1. An energy conversion assembly which includes a solar dish concentrator having a focal point, means to move the concentrator whereby to track the sun, absorbtion means to absorb solar energy, said absorbtion means being at said focal point characterised by a power generator, by fluid conduit means connecting the absorbtion means and the generator, and by at least one flexible joint in said fluid conduit means.

2. An energy conversion assembly according to Claim 1 characterised in that the power generator is a Rankine binary cycle turbine.

3. An energy conversion assembly according to Claim 1 characterised in that the fluid conduit means comprises at least one rigid tube and two flexible joints, said joints being connected one to each end of the tube.

4. An energy conversion assembly according to Claim 3 characterised in that the flexible joints are rotatable.

5. An energy conversion assembly according to Claim 1 characterised in that the fluid conduit means comprises at least one tube having two separated passageways, one passageway being for fluid flow towards the generator, the other passageway being for fluid flow from the generator, and in that the said one passageway is within the said other passageway.

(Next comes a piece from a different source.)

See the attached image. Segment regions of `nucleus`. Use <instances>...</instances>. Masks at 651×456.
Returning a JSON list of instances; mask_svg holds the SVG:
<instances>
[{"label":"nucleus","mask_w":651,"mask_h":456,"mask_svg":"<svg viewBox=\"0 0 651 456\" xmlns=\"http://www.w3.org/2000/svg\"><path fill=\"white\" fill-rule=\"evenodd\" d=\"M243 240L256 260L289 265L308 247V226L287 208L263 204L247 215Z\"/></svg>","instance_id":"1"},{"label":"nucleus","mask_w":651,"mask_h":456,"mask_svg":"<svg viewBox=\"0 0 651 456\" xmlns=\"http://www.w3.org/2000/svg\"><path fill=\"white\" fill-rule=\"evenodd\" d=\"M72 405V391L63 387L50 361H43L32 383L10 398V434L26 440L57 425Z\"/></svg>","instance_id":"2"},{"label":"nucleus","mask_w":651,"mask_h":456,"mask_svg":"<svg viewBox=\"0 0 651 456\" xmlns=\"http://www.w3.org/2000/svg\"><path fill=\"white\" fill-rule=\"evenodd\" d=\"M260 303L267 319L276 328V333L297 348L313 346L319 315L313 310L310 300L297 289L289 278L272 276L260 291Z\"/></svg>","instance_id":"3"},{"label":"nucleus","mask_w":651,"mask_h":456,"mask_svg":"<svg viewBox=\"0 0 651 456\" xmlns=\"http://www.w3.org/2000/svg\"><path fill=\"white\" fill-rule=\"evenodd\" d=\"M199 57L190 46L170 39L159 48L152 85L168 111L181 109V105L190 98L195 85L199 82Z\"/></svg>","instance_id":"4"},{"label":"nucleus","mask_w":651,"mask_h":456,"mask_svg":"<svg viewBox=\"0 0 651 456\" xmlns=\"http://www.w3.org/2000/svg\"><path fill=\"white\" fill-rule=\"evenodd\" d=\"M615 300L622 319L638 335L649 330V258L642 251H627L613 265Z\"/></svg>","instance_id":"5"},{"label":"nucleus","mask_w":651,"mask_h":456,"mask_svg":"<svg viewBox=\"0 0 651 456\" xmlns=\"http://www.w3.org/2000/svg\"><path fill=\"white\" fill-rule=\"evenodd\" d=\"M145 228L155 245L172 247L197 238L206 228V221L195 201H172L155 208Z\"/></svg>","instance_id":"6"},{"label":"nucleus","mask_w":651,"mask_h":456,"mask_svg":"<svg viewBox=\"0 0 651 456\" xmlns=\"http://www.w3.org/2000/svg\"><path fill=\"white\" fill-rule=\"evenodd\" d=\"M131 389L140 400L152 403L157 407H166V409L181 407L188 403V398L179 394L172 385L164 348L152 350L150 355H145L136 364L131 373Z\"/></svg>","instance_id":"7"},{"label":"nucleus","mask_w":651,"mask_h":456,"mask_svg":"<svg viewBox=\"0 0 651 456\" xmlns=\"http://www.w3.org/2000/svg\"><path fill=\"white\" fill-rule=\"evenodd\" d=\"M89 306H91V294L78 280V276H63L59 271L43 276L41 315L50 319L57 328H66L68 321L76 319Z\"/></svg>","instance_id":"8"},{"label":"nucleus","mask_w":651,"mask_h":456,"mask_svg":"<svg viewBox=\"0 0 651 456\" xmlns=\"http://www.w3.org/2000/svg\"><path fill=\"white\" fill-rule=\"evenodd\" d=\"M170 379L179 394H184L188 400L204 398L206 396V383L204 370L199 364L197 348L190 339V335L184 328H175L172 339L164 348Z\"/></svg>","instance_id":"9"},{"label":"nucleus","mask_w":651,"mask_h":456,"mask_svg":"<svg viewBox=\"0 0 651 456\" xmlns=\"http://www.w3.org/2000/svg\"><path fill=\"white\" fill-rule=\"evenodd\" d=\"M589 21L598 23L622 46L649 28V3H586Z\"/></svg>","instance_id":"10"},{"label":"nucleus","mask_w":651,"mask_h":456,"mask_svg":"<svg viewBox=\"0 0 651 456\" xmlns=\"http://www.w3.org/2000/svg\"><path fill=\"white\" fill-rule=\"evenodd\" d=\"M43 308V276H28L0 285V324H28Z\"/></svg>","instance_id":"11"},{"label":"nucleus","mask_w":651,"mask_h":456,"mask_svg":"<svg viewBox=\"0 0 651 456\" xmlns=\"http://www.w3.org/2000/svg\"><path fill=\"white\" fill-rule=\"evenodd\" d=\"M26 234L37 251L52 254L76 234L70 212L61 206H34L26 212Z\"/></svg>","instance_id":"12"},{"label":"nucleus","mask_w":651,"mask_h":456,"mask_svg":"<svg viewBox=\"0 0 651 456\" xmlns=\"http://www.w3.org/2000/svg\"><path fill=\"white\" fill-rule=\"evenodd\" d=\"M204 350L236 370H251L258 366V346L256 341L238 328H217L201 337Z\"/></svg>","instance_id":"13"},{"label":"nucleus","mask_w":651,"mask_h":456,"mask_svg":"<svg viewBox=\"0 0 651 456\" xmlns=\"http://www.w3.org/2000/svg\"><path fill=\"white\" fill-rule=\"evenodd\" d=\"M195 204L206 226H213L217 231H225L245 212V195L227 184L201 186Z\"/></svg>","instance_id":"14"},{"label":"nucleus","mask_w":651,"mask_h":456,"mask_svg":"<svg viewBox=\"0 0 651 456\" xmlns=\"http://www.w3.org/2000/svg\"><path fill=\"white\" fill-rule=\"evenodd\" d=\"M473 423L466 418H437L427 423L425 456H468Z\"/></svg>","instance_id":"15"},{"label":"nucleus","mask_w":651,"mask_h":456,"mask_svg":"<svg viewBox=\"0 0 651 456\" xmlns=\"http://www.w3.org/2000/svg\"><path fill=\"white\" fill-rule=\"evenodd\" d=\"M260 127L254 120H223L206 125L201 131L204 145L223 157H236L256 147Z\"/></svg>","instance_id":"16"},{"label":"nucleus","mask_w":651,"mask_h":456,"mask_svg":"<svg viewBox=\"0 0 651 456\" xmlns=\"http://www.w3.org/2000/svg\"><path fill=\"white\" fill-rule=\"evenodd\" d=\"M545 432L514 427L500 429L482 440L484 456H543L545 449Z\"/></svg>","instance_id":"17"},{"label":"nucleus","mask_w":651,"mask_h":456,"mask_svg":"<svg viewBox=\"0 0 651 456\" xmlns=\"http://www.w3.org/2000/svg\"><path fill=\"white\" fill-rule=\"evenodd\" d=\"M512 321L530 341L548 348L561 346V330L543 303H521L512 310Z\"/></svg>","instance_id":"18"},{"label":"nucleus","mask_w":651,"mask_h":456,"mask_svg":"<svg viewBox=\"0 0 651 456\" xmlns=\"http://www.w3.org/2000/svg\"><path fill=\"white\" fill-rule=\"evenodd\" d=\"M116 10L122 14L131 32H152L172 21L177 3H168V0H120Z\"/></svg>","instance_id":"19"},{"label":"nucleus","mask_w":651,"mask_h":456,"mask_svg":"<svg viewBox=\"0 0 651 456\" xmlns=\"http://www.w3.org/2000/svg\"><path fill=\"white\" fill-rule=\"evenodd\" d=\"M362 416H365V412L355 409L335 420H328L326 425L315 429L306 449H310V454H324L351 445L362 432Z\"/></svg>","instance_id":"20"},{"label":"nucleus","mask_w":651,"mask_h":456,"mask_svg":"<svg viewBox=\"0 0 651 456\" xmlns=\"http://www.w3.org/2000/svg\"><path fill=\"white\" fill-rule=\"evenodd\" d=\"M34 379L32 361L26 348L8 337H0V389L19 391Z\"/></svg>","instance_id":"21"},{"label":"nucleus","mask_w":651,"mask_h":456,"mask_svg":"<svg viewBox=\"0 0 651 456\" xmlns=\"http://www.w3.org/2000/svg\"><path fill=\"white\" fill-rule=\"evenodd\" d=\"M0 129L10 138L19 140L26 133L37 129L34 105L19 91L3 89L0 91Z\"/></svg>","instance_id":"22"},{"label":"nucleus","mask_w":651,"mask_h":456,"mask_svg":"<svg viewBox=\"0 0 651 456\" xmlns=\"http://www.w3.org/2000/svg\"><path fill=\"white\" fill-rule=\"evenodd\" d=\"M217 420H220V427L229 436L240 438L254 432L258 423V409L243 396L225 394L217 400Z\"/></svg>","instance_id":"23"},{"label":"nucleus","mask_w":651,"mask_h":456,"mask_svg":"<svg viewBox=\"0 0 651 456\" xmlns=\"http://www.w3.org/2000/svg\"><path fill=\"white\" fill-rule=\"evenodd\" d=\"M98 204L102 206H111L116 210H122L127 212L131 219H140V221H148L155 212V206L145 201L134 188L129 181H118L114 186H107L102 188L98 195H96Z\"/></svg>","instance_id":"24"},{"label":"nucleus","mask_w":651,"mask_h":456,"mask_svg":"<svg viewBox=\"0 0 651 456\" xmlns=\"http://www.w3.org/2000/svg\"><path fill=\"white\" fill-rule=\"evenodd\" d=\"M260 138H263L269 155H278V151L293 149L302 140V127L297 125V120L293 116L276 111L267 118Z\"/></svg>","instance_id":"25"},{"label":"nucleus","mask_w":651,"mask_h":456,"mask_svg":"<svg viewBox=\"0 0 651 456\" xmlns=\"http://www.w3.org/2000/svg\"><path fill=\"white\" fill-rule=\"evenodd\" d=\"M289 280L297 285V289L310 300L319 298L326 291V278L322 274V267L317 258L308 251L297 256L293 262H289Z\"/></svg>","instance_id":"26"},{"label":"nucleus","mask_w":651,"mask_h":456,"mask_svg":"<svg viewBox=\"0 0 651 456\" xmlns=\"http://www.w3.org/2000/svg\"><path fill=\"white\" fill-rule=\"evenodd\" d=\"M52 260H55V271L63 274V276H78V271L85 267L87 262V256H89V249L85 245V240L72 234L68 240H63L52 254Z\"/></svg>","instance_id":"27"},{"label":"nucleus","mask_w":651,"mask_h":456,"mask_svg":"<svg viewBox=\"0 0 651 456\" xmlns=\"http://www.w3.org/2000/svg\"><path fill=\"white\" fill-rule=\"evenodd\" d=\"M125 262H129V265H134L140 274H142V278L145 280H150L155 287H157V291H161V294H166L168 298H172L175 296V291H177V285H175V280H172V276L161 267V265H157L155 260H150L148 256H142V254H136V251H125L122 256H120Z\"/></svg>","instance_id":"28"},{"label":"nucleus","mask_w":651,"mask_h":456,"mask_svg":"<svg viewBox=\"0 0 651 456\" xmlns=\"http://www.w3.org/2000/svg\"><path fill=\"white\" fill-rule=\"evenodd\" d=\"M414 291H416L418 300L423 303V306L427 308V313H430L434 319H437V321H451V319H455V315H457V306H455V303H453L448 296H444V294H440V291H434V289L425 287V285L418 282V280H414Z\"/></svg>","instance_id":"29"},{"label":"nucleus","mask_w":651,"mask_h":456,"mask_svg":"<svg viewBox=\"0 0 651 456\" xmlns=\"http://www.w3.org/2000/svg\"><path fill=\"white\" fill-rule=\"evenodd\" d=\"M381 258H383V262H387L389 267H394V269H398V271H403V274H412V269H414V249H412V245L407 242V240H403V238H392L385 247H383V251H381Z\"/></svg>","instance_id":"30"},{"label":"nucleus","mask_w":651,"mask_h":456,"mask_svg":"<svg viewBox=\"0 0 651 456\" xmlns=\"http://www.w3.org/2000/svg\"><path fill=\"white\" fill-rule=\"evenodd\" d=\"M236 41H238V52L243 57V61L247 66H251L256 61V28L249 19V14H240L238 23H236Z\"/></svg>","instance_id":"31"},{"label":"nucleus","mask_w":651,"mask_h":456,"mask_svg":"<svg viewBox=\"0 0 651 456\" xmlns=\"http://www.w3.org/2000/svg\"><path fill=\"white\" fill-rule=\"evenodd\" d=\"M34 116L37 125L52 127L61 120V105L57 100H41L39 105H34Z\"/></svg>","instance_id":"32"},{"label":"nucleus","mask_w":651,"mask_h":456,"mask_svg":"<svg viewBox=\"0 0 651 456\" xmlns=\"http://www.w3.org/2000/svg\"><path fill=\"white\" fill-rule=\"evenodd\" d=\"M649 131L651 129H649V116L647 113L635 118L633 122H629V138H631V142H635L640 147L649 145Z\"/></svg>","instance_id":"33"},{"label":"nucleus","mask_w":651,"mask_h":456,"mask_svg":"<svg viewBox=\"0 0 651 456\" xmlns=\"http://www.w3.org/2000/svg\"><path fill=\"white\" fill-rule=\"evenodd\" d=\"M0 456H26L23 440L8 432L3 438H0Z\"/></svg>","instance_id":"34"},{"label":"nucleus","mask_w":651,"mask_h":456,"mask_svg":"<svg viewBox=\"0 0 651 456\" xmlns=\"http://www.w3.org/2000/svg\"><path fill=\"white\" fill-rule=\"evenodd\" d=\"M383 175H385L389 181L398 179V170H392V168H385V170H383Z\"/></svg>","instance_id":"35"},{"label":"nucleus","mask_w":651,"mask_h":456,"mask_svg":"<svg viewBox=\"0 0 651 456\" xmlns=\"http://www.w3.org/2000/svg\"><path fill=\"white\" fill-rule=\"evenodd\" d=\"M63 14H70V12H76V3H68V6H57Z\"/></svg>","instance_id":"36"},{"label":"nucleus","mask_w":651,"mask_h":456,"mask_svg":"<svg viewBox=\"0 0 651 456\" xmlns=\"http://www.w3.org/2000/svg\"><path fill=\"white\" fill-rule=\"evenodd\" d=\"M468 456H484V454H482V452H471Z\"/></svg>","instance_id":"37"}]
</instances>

6. An energy conversion assembly according to Claim 1 characterised in that the fluid conduit means includes a a first dwell chamber and a second dwell chamber, the first dwell chamber being in the flow path to the generator, the second dwell chamber being in the flow path from the generator.

7. An energy conversion assembly according to Claim 6 characterised in that the first dwell chamber is within the second dwell chamber and in that the first dwell chamber is insulated to inhibit heat transfer between the chambers and in that the second dwell chamber is insulated to inhibit heat loss from the second dwell chamber to the outside air.

8. An energy conversion assembly according to Claim 1 characterised in that said absorbtion means is a container for a liquid working medium.

9. An energy conversion assembly according to Claim 1 characterised in that the fluid conduit means includes a heat recovery pipe having one end fixed to the absorbtion or solar ray receiving means and its other end to a first joint, in that a second pipe has its one end connected to the first joint and its other end to a second joint, in that a third pipe has its one end connected to the second joint and its other end connected to a third joint, and in that a fourth pipe has its one end connected to the third joint and its fourth end connected to a dwell chamber; and in that a fifth pipe has its one end connected to a dwell chamber and its other end to the power generator.

10. An energy conversion assembly according to Claim 9 characterised in that each of said joints is enclosed in a flexible cover, in that each said cover is impervious to the working fluid, and in that each said cover contains working fluid under pressure.